Towards Predictive Exascale Wind Farm Simulations

PI Michael Sprague, NREL
Flow visualization of the tip vortex
Project Description

Greater use of wind resources for electric power generation — reaching 30% of U.S. electrical supply — will have profound impacts: strengthening U.S. energy security through greater diversity in supply, providing cost-competitive electricity to key regions, reducing greenhouse-gas emissions, and reducing water used in thermo-electric power generation. However, a key challenge to wide-scale deployment of wind energy in the utility grid without subsidies is predicting and minimizing plant-level energy losses, which are currently estimated to be 20% in relatively flat areas and much higher in regions of complex terrain.

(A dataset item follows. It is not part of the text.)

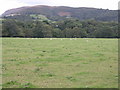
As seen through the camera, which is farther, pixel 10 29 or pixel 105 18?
pixel 105 18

Current simulation tools and methods for modeling wind plant performance fall far short because of insufficient model fidelity and inadequate treatment of key phenomena, combined with a lack of needed computational power necessary.  

Objectives of this research are to advance both the development of a next-generation wind farm simulation capability and also the understanding of how this capability can be applied to important science questions challenging the wind energy community. The team has three large-scale simulation activities it deems as necessary steps on the path to exascale-class wind farm simulations: demonstrate time-to-solution improvements for atmospheric boundary layer simulations on a next-generation platform; demonstrate and evaluate improvements to linear-solver performance for large-aspect-ratio meshes; and perform “hero”-type simulations of a fully resolved wind turbine — expected to be the highest-fidelity turbine simulations to date.